After graduating from the University of Portland and the University of Oregon School of Law, Hakim practiced immigration and family law in Washington State, where the cultural competence workshops she conducted for attorneys and advocates sparked her passion for diversity and inclusion (D&I). After moving to California, she volunteered with the International Rescue Committee, training Karen, Somali and Burmese refugees in vocational and communication skills. After honing her cross-cultural communication skills, she worked at a start-up management consulting firm that was later acquired by Ernst and Young. Hakim’s entrepreneurial spirit and need to integrate family life compelled a career choice.

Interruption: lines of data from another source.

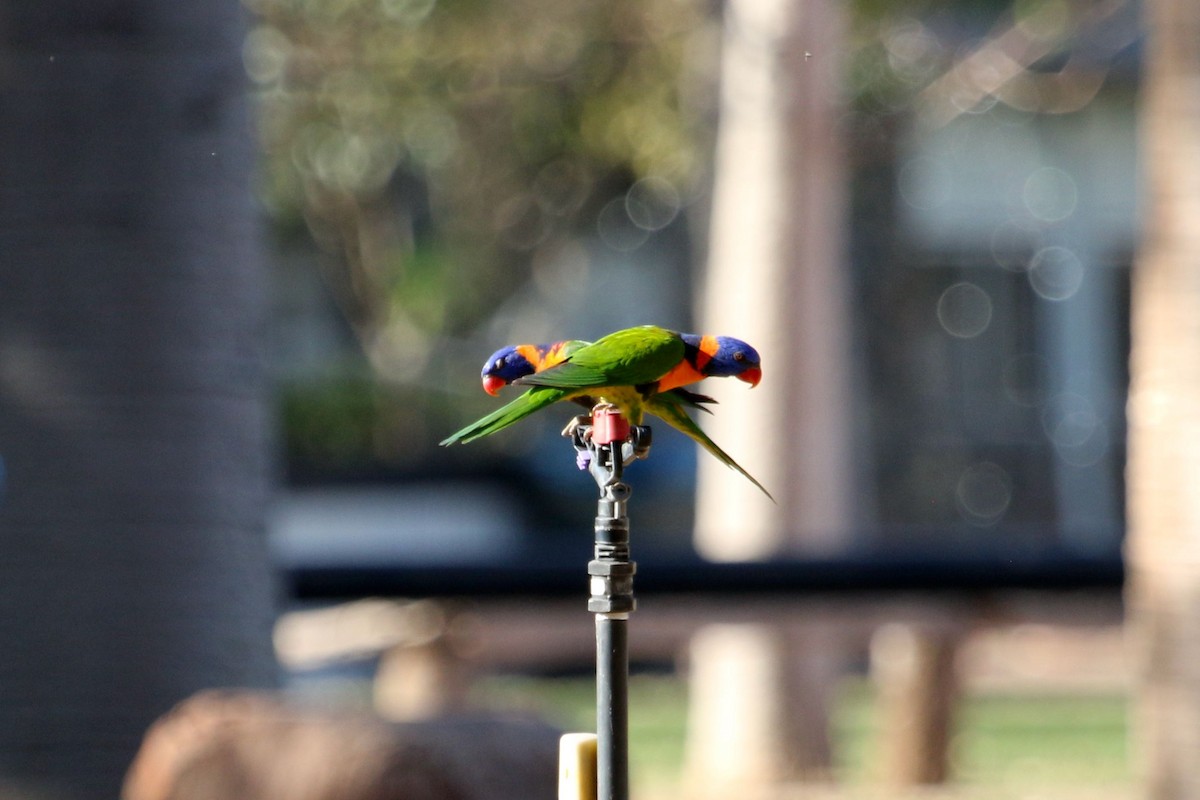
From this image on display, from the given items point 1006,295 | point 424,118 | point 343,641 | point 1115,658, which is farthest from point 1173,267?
point 1006,295

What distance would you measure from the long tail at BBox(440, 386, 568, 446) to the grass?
3541mm

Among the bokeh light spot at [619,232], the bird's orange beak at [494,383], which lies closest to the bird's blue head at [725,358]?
the bird's orange beak at [494,383]

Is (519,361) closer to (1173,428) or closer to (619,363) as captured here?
(619,363)

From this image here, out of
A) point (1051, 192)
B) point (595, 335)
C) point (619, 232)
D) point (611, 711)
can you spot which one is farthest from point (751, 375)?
point (595, 335)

“I was at a crossroads,” said Hakim, who’s fluent in French and Arabic and conversational in Spanish. “At that stage in my life, if I were going to work 70 hours a week, why not use that time to build my own company?” She began freelancing as a half-step before launching The Culture Factor in 2015.
D&I and the bottom line
“For businesses, D&I is a must-have in terms of core values, strategy, outcome and ROI,” she explained. “But the key is tailoring a comprehensive, wrap-around approach for incorporating inclusion in a way that drives business performance. When inclusive practices are baked into an organization’s recipe for success, its performance not only rises, it also serves as a benchmark.”

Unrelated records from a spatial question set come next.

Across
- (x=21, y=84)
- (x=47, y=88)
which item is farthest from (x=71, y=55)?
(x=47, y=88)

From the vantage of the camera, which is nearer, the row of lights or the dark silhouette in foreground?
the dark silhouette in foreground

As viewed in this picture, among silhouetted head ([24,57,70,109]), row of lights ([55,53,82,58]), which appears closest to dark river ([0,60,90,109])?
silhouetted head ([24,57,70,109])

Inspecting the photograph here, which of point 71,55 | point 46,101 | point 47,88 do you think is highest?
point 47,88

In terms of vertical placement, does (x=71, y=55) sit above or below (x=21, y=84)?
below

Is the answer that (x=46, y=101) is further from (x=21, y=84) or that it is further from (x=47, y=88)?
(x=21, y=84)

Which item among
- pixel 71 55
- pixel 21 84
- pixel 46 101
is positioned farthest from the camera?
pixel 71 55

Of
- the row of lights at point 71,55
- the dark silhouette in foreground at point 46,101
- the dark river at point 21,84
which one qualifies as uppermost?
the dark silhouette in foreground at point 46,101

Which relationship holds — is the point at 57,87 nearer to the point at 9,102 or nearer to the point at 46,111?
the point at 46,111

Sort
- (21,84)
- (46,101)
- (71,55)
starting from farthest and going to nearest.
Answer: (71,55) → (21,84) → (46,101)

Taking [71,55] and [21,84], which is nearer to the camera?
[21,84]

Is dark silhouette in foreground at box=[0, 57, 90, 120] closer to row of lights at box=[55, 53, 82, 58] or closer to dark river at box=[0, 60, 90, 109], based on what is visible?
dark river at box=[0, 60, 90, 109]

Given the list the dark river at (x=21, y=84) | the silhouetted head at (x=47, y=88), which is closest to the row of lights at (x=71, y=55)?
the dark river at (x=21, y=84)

One of those companies is American Honda Motor Co., Inc. (American Honda), whose nomination led to Hakim being named Diversity Professional Magazine’s 2018 Women of Excellence Entrepreneur. The company retained Hakim to help integrate “cultural intelligence” into its procurement processes and communications, internally and externally. That has included auditing its procurement inclusion practices and supplier diversity efforts and implementing the audit’s recommendations. She also conducted the company’s first culture and inclusion workshop for executives and managers.

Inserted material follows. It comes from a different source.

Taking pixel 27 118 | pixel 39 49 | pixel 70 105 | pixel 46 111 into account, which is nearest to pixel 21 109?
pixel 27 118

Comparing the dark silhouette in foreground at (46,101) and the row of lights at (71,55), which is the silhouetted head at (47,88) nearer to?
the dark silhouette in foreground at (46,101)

“Samara helped executive leadership understand the value and competitive advantage of a diverse workforce and supplier base,” said Brian Butts, national inclusion and diversity manager at American Honda. “The strategy of starting with leadership was a blueprint for our success that was equally applicable for Honda’s middle management and the procurement team. Uncovering blind spots and strengthening cultural intelligence helps us better understand that diversity of thought puts us ahead of the competition and that inclusive supplier partnerships add significant value to the organization.”
Answering the question
Hakim has seen a marked transformation in how organizations are talking about culture and D&I. Driving that evolution are big data, changes in technology, how human capital is managed and the high value placed on social responsibility by millennials, who could comprise 75 percent of the workforce by 2025.
Perhaps one day the difficult conversations Hakim is leading about diversity and inclusion may finally answer the question: Home is wherever you are, regardless of who you are.